> _Yönergeler_:
• 1. Sayfa alıntısında "saldırı" sözcüğüyle birlikte anılan saldırı türlerinin tamamını listeleyin.
• 2. Sayfa alıntısından "13 Nisan 2014" sözcüklerinin geçtiği yerden başlayan ve "talanı meşrulaştırması gösterilebilinir." sözcüklerinden sonra biten bölümü, hiçbir değişiklik yapmadan çıkarın.

══ Sayfa Alıntısı

13 Nisan 2014 Pazar Saat 07:18
Kapitalist sistem kendini kaoslar üzerinden var eden bir sistemdir. Kaos aralıklarında kendini güçlendirip sürekli bir kaos haliyle varlığını süreklileştirirken sömürü ve talanı meşrulaştıran bir sistemdir. Yaşamın her alanına sızarak toplumun iliklerine yerleşme tarzı ile kendini yaşatabilmiştir. Tarihsel kökeni olarak üzerine uzunca metinler ve kitaplar yazılmasına rağmen kendini hala toplum içinde sürdürebilmesinin sebebi sürekli bir savaş hali yaratarak bundan nemalanması ve bu yolla talanı meşrulaştırması gösterilebilinir.
İnsanlığın ve demokratik uygarlığın çıkış mekânı olan Ortadoğu ve özelde de Kürdistan coğrafyası bu nedenle kapitalist uygarlığın sürekli kendini yerleştirme ve buralar üzerinden kendini var etme mücadelesinin bir sahası yapılmak istenmiştir. Tarih boyunca sisteme bir baş kaldırış mekânı olarak varlığını sürdüren bu coğrafya sürekli bir istila saldırısına ve bununla birlikte bir savaş haline sürüklenmiştir. Tarihsel anlamda dönem dönem imparatorluklar şahsında bunlar başarıya çok yakınlaşmış olsalar da demokratik uygarlığın ana kaynağı olmasından dolayı süreklileşememiş ve büyük darbelerle geri çekilmeleri yaşamışlardır. Katı savaş mantığının işlevini kaybetmeye başlaması ve teknolojik anlamda gelişimin hız kazanması ile birlikte bu istila ve talan saldırıları şekil değiştirmiş, kültürel ve zihinsel saldırılar yoluyla toplumu kendi egemenliği altına alma çabasını sürdürmüştür. Aksi takdirde kendi içinde yaşadığı kaotik ve yozlaşma evresinden büyük bir darbeyle tarihe gömülmeyi yaşayacaktır.

════
══ Sağlanan Bilgiler

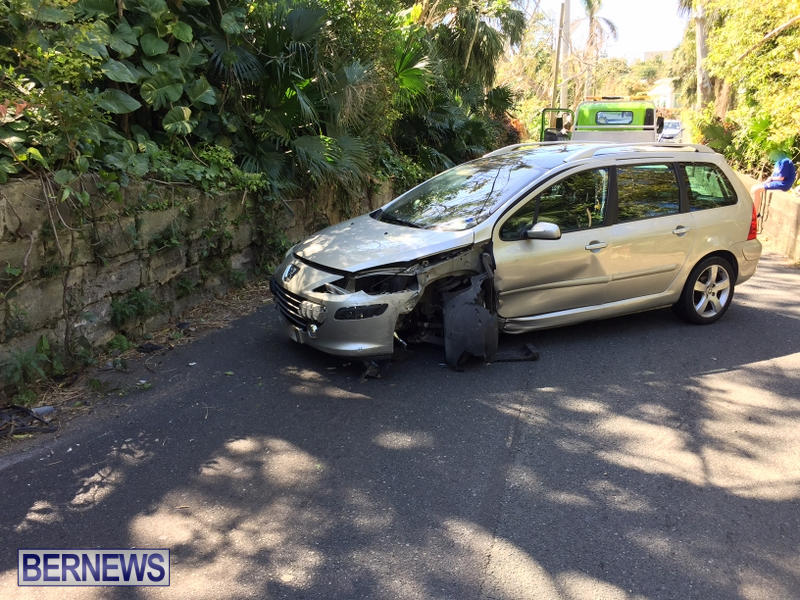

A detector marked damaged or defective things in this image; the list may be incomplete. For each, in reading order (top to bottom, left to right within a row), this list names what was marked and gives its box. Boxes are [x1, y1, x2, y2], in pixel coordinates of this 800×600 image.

crumpled front bumper [270, 255, 418, 358]
damaged silver station wagon [270, 142, 764, 366]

════

> _Görevlere Göre Çözümler_:
• 1.
- istila
- talan
- kültürel
- zihinsel

• 2.
13 Nisan 2014 Pazar Saat 07:18
Kapitalist sistem kendini kaoslar üzerinden var eden bir sistemdir. Kaos aralıklarında kendini güçlendirip sürekli bir kaos haliyle varlığını süreklileştirirken sömürü ve talanı meşrulaştıran bir sistemdir. Yaşamın her alanına sızarak toplumun iliklerine yerleşme tarzı ile kendini yaşatabilmiştir. Tarihsel kökeni olarak üzerine uzunca metinler ve kitaplar yazılmasına rağmen kendini hala toplum içinde sürdürebilmesinin sebebi sürekli bir savaş hali yaratarak bundan nemalanması ve bu yolla talanı meşrulaştırması gösterilebilinir.